W3C home > Mailing lists > Public > xproc-dev@w3.org > May 2009

RE: How do you pass step options to p:data/@href???

From: Philip Fennell <Philip.Fennell@bbc.co.uk>
Date: Fri, 1 May 2009 13:52:20 +0100
Message-ID: <F3685F4A877F284F8054E328390447D14C6E81@bbcxues17.national.core.bbc.co.uk>
To: "XProc Dev" <xproc-dev@w3.org>
Henry,

Thanks too, but my ideal scenario is to encapsulate the entire
description of the pipeline into a single document of one format (XML)
that can be executed with as few dependencies as possible.
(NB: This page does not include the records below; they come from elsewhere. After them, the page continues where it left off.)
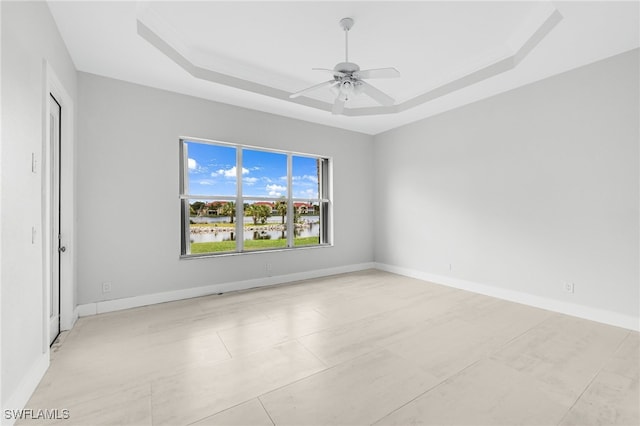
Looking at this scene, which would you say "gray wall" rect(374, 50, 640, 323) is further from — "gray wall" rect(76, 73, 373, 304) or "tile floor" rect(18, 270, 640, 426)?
"gray wall" rect(76, 73, 373, 304)

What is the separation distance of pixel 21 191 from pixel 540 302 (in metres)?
5.14

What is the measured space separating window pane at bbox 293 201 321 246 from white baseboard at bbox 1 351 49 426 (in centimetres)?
344

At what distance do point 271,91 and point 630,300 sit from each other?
4.86 meters

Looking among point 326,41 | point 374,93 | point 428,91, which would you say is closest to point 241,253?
point 374,93

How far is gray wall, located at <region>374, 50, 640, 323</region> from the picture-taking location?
2.98 meters

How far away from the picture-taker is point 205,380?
2.01 m

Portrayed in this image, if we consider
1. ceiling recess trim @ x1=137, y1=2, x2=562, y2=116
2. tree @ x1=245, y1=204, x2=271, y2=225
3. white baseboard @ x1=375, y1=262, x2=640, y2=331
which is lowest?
white baseboard @ x1=375, y1=262, x2=640, y2=331

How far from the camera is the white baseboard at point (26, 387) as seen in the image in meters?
1.55

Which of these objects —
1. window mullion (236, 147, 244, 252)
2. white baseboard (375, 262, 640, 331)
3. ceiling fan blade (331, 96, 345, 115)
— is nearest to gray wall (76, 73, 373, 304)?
window mullion (236, 147, 244, 252)

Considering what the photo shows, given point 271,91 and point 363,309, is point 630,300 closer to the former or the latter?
point 363,309

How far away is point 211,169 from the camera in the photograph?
14.2ft

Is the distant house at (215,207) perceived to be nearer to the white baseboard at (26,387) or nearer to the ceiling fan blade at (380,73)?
the white baseboard at (26,387)

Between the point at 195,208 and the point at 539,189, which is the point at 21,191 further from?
the point at 539,189

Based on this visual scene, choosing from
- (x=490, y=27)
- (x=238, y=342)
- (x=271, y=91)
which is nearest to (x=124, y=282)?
(x=238, y=342)
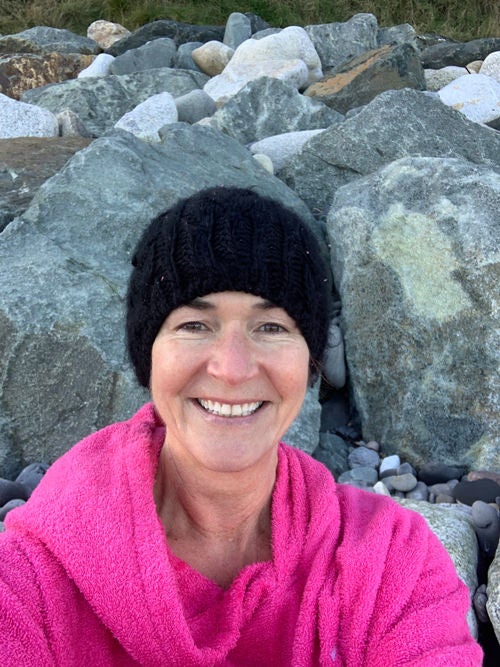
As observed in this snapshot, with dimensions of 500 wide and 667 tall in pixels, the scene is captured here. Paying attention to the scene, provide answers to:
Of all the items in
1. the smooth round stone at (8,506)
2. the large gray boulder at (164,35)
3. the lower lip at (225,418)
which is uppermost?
the lower lip at (225,418)

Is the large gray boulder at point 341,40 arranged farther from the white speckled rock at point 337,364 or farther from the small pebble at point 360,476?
the small pebble at point 360,476

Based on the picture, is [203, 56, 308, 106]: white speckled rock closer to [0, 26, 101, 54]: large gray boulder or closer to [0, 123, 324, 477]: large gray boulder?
[0, 26, 101, 54]: large gray boulder

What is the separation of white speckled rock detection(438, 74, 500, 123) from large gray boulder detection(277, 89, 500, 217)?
1793mm

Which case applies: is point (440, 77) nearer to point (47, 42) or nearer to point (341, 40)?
point (341, 40)

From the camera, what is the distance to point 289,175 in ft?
16.8

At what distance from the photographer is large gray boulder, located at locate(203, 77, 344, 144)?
242 inches

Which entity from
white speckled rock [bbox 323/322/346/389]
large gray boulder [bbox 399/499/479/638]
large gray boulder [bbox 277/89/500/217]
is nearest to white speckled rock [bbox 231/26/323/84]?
large gray boulder [bbox 277/89/500/217]

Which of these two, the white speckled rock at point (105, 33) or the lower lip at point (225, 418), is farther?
the white speckled rock at point (105, 33)

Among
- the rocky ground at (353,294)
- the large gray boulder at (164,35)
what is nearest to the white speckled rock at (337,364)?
the rocky ground at (353,294)

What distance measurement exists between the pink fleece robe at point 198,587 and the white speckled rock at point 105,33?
10.3m

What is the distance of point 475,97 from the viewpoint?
7.02 m

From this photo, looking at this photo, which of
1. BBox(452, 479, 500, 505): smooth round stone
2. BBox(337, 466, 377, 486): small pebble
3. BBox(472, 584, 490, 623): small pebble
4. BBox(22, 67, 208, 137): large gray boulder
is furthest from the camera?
BBox(22, 67, 208, 137): large gray boulder

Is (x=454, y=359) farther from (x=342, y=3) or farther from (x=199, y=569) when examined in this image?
(x=342, y=3)

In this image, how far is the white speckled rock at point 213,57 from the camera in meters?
8.93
The reason
that I'm so adamant about XProc being able to do this is that I think
the inability of XProc to either allow an expression in p:data/@href or
use p:data/p:with-option is somewhat of an omission.

There are potentially other use-cases beyond HTML Tidy. Taking URIs from
source documents that point to non-XML files (CSS), retrieving them so
that they can be processed using XSLT + Regular Expressions is not so
much of an edge-case that it can't/shouldn't be easily supported.


Regards

Philip Fennell



-----Original Message-----
From: Henry S. Thompson [mailto:ht@inf.ed.ac.uk] 
Sent: 01 May 2009 13:16
To: Philip Fennell
Cc: XProc Dev
Subject: Re: How do you pass step options to p:data/@href???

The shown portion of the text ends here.